Simplification of Company and Industry Registration Process

The 2026 reforms also improve post-approval procedures, especially company incorporation and industry registration.

Key improvements include:

  • Integrated online company registration with OCR
  • Faster industry registration under DOI
  • Digital submission of FDI documentation
  • Reduced physical verification requirements

These reforms reduce procedural delays after investment approval, making the overall FDI process more efficient.


Policy Shift Toward Liberal Investment Environment

The overall direction of Nepal’s foreign investment law in 2026 shows a clear policy shift toward liberalization.

Key policy trends include:

  • Expansion of automatic approval system
  • Reduction of bureaucratic steps
  • Encouragement of technology-driven investment
  • Increased focus on digital economy and renewable energy
  • Improved foreign exchange and repatriation systems

Nepal is gradually transitioning from a highly controlled approval-based FDI system to a hybrid model combining regulatory oversight with automatic investment facilitation.


FAQs on Nepal Foreign Investment Law Update 2026

What are the major changes in Nepal FDI law in 2026?

The major changes include expansion of the automatic approval route to 102 industries, removal of investment ceilings in selected sectors, and liberalization of foreign exchange and repatriation rules.

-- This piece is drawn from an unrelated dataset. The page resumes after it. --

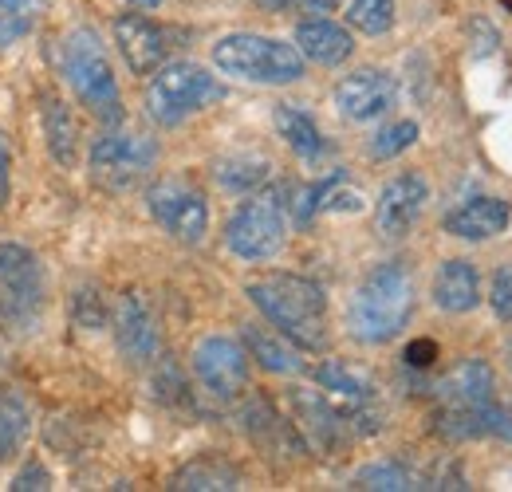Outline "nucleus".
Wrapping results in <instances>:
<instances>
[{"mask_svg":"<svg viewBox=\"0 0 512 492\" xmlns=\"http://www.w3.org/2000/svg\"><path fill=\"white\" fill-rule=\"evenodd\" d=\"M245 296L300 351L327 347V339H331L327 335V296L316 280L296 276V272H268V276L245 284Z\"/></svg>","mask_w":512,"mask_h":492,"instance_id":"nucleus-1","label":"nucleus"},{"mask_svg":"<svg viewBox=\"0 0 512 492\" xmlns=\"http://www.w3.org/2000/svg\"><path fill=\"white\" fill-rule=\"evenodd\" d=\"M414 315V280L398 260L375 264L347 304V331L363 347H383L406 331Z\"/></svg>","mask_w":512,"mask_h":492,"instance_id":"nucleus-2","label":"nucleus"},{"mask_svg":"<svg viewBox=\"0 0 512 492\" xmlns=\"http://www.w3.org/2000/svg\"><path fill=\"white\" fill-rule=\"evenodd\" d=\"M60 75L67 79L71 95L103 123H123V91L115 79L111 56L95 28L79 24L60 40Z\"/></svg>","mask_w":512,"mask_h":492,"instance_id":"nucleus-3","label":"nucleus"},{"mask_svg":"<svg viewBox=\"0 0 512 492\" xmlns=\"http://www.w3.org/2000/svg\"><path fill=\"white\" fill-rule=\"evenodd\" d=\"M213 63L217 71L256 87H292L304 79V56L296 44L276 36H256V32L221 36L213 44Z\"/></svg>","mask_w":512,"mask_h":492,"instance_id":"nucleus-4","label":"nucleus"},{"mask_svg":"<svg viewBox=\"0 0 512 492\" xmlns=\"http://www.w3.org/2000/svg\"><path fill=\"white\" fill-rule=\"evenodd\" d=\"M221 99H225L221 79L190 60L162 63L154 71V79L146 83V115L158 126H182L190 115L221 103Z\"/></svg>","mask_w":512,"mask_h":492,"instance_id":"nucleus-5","label":"nucleus"},{"mask_svg":"<svg viewBox=\"0 0 512 492\" xmlns=\"http://www.w3.org/2000/svg\"><path fill=\"white\" fill-rule=\"evenodd\" d=\"M288 201L280 189H256L249 201H241L225 225V245L237 260L264 264L272 256H280V248L288 241Z\"/></svg>","mask_w":512,"mask_h":492,"instance_id":"nucleus-6","label":"nucleus"},{"mask_svg":"<svg viewBox=\"0 0 512 492\" xmlns=\"http://www.w3.org/2000/svg\"><path fill=\"white\" fill-rule=\"evenodd\" d=\"M158 162V146L146 134H130V130H107L91 142L87 166L91 178L103 189H130L138 185Z\"/></svg>","mask_w":512,"mask_h":492,"instance_id":"nucleus-7","label":"nucleus"},{"mask_svg":"<svg viewBox=\"0 0 512 492\" xmlns=\"http://www.w3.org/2000/svg\"><path fill=\"white\" fill-rule=\"evenodd\" d=\"M44 296L48 280L40 256L28 245L0 241V311L12 323H36V315L44 311Z\"/></svg>","mask_w":512,"mask_h":492,"instance_id":"nucleus-8","label":"nucleus"},{"mask_svg":"<svg viewBox=\"0 0 512 492\" xmlns=\"http://www.w3.org/2000/svg\"><path fill=\"white\" fill-rule=\"evenodd\" d=\"M193 374H197L205 394L233 402L249 390V355L229 335H205L193 347Z\"/></svg>","mask_w":512,"mask_h":492,"instance_id":"nucleus-9","label":"nucleus"},{"mask_svg":"<svg viewBox=\"0 0 512 492\" xmlns=\"http://www.w3.org/2000/svg\"><path fill=\"white\" fill-rule=\"evenodd\" d=\"M146 205H150V217L182 245H201L205 233H209V205L205 197L186 182H158L150 185L146 193Z\"/></svg>","mask_w":512,"mask_h":492,"instance_id":"nucleus-10","label":"nucleus"},{"mask_svg":"<svg viewBox=\"0 0 512 492\" xmlns=\"http://www.w3.org/2000/svg\"><path fill=\"white\" fill-rule=\"evenodd\" d=\"M398 103V83L383 67H359L335 83V111L347 123H375L394 111Z\"/></svg>","mask_w":512,"mask_h":492,"instance_id":"nucleus-11","label":"nucleus"},{"mask_svg":"<svg viewBox=\"0 0 512 492\" xmlns=\"http://www.w3.org/2000/svg\"><path fill=\"white\" fill-rule=\"evenodd\" d=\"M430 201V182L422 174H398L383 185L379 201H375V229L386 241H402L414 233V225L422 221Z\"/></svg>","mask_w":512,"mask_h":492,"instance_id":"nucleus-12","label":"nucleus"},{"mask_svg":"<svg viewBox=\"0 0 512 492\" xmlns=\"http://www.w3.org/2000/svg\"><path fill=\"white\" fill-rule=\"evenodd\" d=\"M115 44L134 75H154L170 56V36L146 12H119L115 16Z\"/></svg>","mask_w":512,"mask_h":492,"instance_id":"nucleus-13","label":"nucleus"},{"mask_svg":"<svg viewBox=\"0 0 512 492\" xmlns=\"http://www.w3.org/2000/svg\"><path fill=\"white\" fill-rule=\"evenodd\" d=\"M115 343L127 363H154L158 355V319L142 296H123L115 308Z\"/></svg>","mask_w":512,"mask_h":492,"instance_id":"nucleus-14","label":"nucleus"},{"mask_svg":"<svg viewBox=\"0 0 512 492\" xmlns=\"http://www.w3.org/2000/svg\"><path fill=\"white\" fill-rule=\"evenodd\" d=\"M509 201L505 197H469L446 213V233L457 241H493L509 229Z\"/></svg>","mask_w":512,"mask_h":492,"instance_id":"nucleus-15","label":"nucleus"},{"mask_svg":"<svg viewBox=\"0 0 512 492\" xmlns=\"http://www.w3.org/2000/svg\"><path fill=\"white\" fill-rule=\"evenodd\" d=\"M296 48L304 60L320 63V67H339L355 56V36L335 20L312 16L296 24Z\"/></svg>","mask_w":512,"mask_h":492,"instance_id":"nucleus-16","label":"nucleus"},{"mask_svg":"<svg viewBox=\"0 0 512 492\" xmlns=\"http://www.w3.org/2000/svg\"><path fill=\"white\" fill-rule=\"evenodd\" d=\"M434 394L446 410H477V406L493 402V370L481 359H465L434 386Z\"/></svg>","mask_w":512,"mask_h":492,"instance_id":"nucleus-17","label":"nucleus"},{"mask_svg":"<svg viewBox=\"0 0 512 492\" xmlns=\"http://www.w3.org/2000/svg\"><path fill=\"white\" fill-rule=\"evenodd\" d=\"M292 410H296V426L308 433L316 449H335L343 441L347 422L323 390H292Z\"/></svg>","mask_w":512,"mask_h":492,"instance_id":"nucleus-18","label":"nucleus"},{"mask_svg":"<svg viewBox=\"0 0 512 492\" xmlns=\"http://www.w3.org/2000/svg\"><path fill=\"white\" fill-rule=\"evenodd\" d=\"M434 304L449 315H465L481 304V276L473 268V260L453 256L438 268L434 276Z\"/></svg>","mask_w":512,"mask_h":492,"instance_id":"nucleus-19","label":"nucleus"},{"mask_svg":"<svg viewBox=\"0 0 512 492\" xmlns=\"http://www.w3.org/2000/svg\"><path fill=\"white\" fill-rule=\"evenodd\" d=\"M241 347H245V355L256 359L268 374H304V355H300V347H296L288 335H280L276 327L268 331V327H260V323H249V327L241 331Z\"/></svg>","mask_w":512,"mask_h":492,"instance_id":"nucleus-20","label":"nucleus"},{"mask_svg":"<svg viewBox=\"0 0 512 492\" xmlns=\"http://www.w3.org/2000/svg\"><path fill=\"white\" fill-rule=\"evenodd\" d=\"M40 119H44V146H48V154H52L64 170H71V166L79 162V123H75L71 107H67L64 99L48 95Z\"/></svg>","mask_w":512,"mask_h":492,"instance_id":"nucleus-21","label":"nucleus"},{"mask_svg":"<svg viewBox=\"0 0 512 492\" xmlns=\"http://www.w3.org/2000/svg\"><path fill=\"white\" fill-rule=\"evenodd\" d=\"M272 123L280 130V138L288 142V150H292L296 158H304V162H316L323 150H327L316 119H312L308 111H300L296 103H280V107L272 111Z\"/></svg>","mask_w":512,"mask_h":492,"instance_id":"nucleus-22","label":"nucleus"},{"mask_svg":"<svg viewBox=\"0 0 512 492\" xmlns=\"http://www.w3.org/2000/svg\"><path fill=\"white\" fill-rule=\"evenodd\" d=\"M213 178L229 193H256L260 185L272 178V162L260 154H229L213 166Z\"/></svg>","mask_w":512,"mask_h":492,"instance_id":"nucleus-23","label":"nucleus"},{"mask_svg":"<svg viewBox=\"0 0 512 492\" xmlns=\"http://www.w3.org/2000/svg\"><path fill=\"white\" fill-rule=\"evenodd\" d=\"M170 489L233 492V489H241V473H237V469H229V465H225V461H217V457H201V461H190L186 469H178V473H174Z\"/></svg>","mask_w":512,"mask_h":492,"instance_id":"nucleus-24","label":"nucleus"},{"mask_svg":"<svg viewBox=\"0 0 512 492\" xmlns=\"http://www.w3.org/2000/svg\"><path fill=\"white\" fill-rule=\"evenodd\" d=\"M241 418H245V433H253L256 441L264 445V449H272V445H292V449H304L300 445V437L292 433V426L268 406V402H249L245 410H241Z\"/></svg>","mask_w":512,"mask_h":492,"instance_id":"nucleus-25","label":"nucleus"},{"mask_svg":"<svg viewBox=\"0 0 512 492\" xmlns=\"http://www.w3.org/2000/svg\"><path fill=\"white\" fill-rule=\"evenodd\" d=\"M32 433V414L20 394H0V461L16 457Z\"/></svg>","mask_w":512,"mask_h":492,"instance_id":"nucleus-26","label":"nucleus"},{"mask_svg":"<svg viewBox=\"0 0 512 492\" xmlns=\"http://www.w3.org/2000/svg\"><path fill=\"white\" fill-rule=\"evenodd\" d=\"M355 489H379V492H406V489H430L426 477H418L414 469L398 465V461H379L355 473Z\"/></svg>","mask_w":512,"mask_h":492,"instance_id":"nucleus-27","label":"nucleus"},{"mask_svg":"<svg viewBox=\"0 0 512 492\" xmlns=\"http://www.w3.org/2000/svg\"><path fill=\"white\" fill-rule=\"evenodd\" d=\"M347 24L363 36H386L394 28V0H351Z\"/></svg>","mask_w":512,"mask_h":492,"instance_id":"nucleus-28","label":"nucleus"},{"mask_svg":"<svg viewBox=\"0 0 512 492\" xmlns=\"http://www.w3.org/2000/svg\"><path fill=\"white\" fill-rule=\"evenodd\" d=\"M418 142V123L414 119H398V123H386L371 142H367V154L375 158V162H390V158H398L402 150H410Z\"/></svg>","mask_w":512,"mask_h":492,"instance_id":"nucleus-29","label":"nucleus"},{"mask_svg":"<svg viewBox=\"0 0 512 492\" xmlns=\"http://www.w3.org/2000/svg\"><path fill=\"white\" fill-rule=\"evenodd\" d=\"M489 304H493V311H497V319L512 323V264H501V268L493 272Z\"/></svg>","mask_w":512,"mask_h":492,"instance_id":"nucleus-30","label":"nucleus"},{"mask_svg":"<svg viewBox=\"0 0 512 492\" xmlns=\"http://www.w3.org/2000/svg\"><path fill=\"white\" fill-rule=\"evenodd\" d=\"M12 489L16 492H40V489H52V473L44 465H24L16 477H12Z\"/></svg>","mask_w":512,"mask_h":492,"instance_id":"nucleus-31","label":"nucleus"},{"mask_svg":"<svg viewBox=\"0 0 512 492\" xmlns=\"http://www.w3.org/2000/svg\"><path fill=\"white\" fill-rule=\"evenodd\" d=\"M438 355H442V351H438V343H434V339H414V343L406 347V355H402V359H406V367L422 370V367H430Z\"/></svg>","mask_w":512,"mask_h":492,"instance_id":"nucleus-32","label":"nucleus"},{"mask_svg":"<svg viewBox=\"0 0 512 492\" xmlns=\"http://www.w3.org/2000/svg\"><path fill=\"white\" fill-rule=\"evenodd\" d=\"M12 197V150H8V138L0 134V209L8 205Z\"/></svg>","mask_w":512,"mask_h":492,"instance_id":"nucleus-33","label":"nucleus"},{"mask_svg":"<svg viewBox=\"0 0 512 492\" xmlns=\"http://www.w3.org/2000/svg\"><path fill=\"white\" fill-rule=\"evenodd\" d=\"M473 32H477V48H473V56H493V52H497V44H501V36H497L485 20H477V24H473Z\"/></svg>","mask_w":512,"mask_h":492,"instance_id":"nucleus-34","label":"nucleus"},{"mask_svg":"<svg viewBox=\"0 0 512 492\" xmlns=\"http://www.w3.org/2000/svg\"><path fill=\"white\" fill-rule=\"evenodd\" d=\"M343 0H284L280 4V12L284 8H300V12H335Z\"/></svg>","mask_w":512,"mask_h":492,"instance_id":"nucleus-35","label":"nucleus"},{"mask_svg":"<svg viewBox=\"0 0 512 492\" xmlns=\"http://www.w3.org/2000/svg\"><path fill=\"white\" fill-rule=\"evenodd\" d=\"M256 4H260V8H272V12H280V4H284V0H256Z\"/></svg>","mask_w":512,"mask_h":492,"instance_id":"nucleus-36","label":"nucleus"},{"mask_svg":"<svg viewBox=\"0 0 512 492\" xmlns=\"http://www.w3.org/2000/svg\"><path fill=\"white\" fill-rule=\"evenodd\" d=\"M134 8H158V0H130Z\"/></svg>","mask_w":512,"mask_h":492,"instance_id":"nucleus-37","label":"nucleus"}]
</instances>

These reforms simplify the investment process and reduce regulatory delays.


Has the minimum investment requirement changed in 2026?

The general minimum investment requirement of NPR 20 million still applies in most sectors. However, IT and digital service industries may be exempt under the automatic route, reflecting a more flexible investment policy.


What is the automatic route in Nepal FDI law?

The automatic route allows eligible foreign investments to receive faster approval without full manual review by authorities. In 2026, this system has been expanded to 102 industries, significantly simplifying the approval process.


Are foreign investors allowed to repatriate profits easily in 2026?

Yes, repatriation rules have been simplified in 2026. Investors can repatriate dividends, capital gains, and loan repayments after obtaining Nepal Rastra Bank approval and submitting required financial documentation.


Which authority regulates foreign investment law in Nepal?

Foreign investment is regulated by the Department of Industry (DOI), Investment Board Nepal (IBN), Nepal Rastra Bank (NRB), and governed under FITTA, 2019 and related laws.


Conclusion

The Nepal foreign investment law update 2026 reflects a major policy shift toward a more open and investor-friendly legal environment. Through expansion of the automatic route, removal of investment ceilings, and improved foreign exchange mechanisms, Nepal has significantly simplified the FDI framework. While FITTA, 2019 remains the core legal foundation, 2025–2026 reforms have modernized the system to attract larger and more diversified foreign investments, particularly in technology, energy, and service sectors.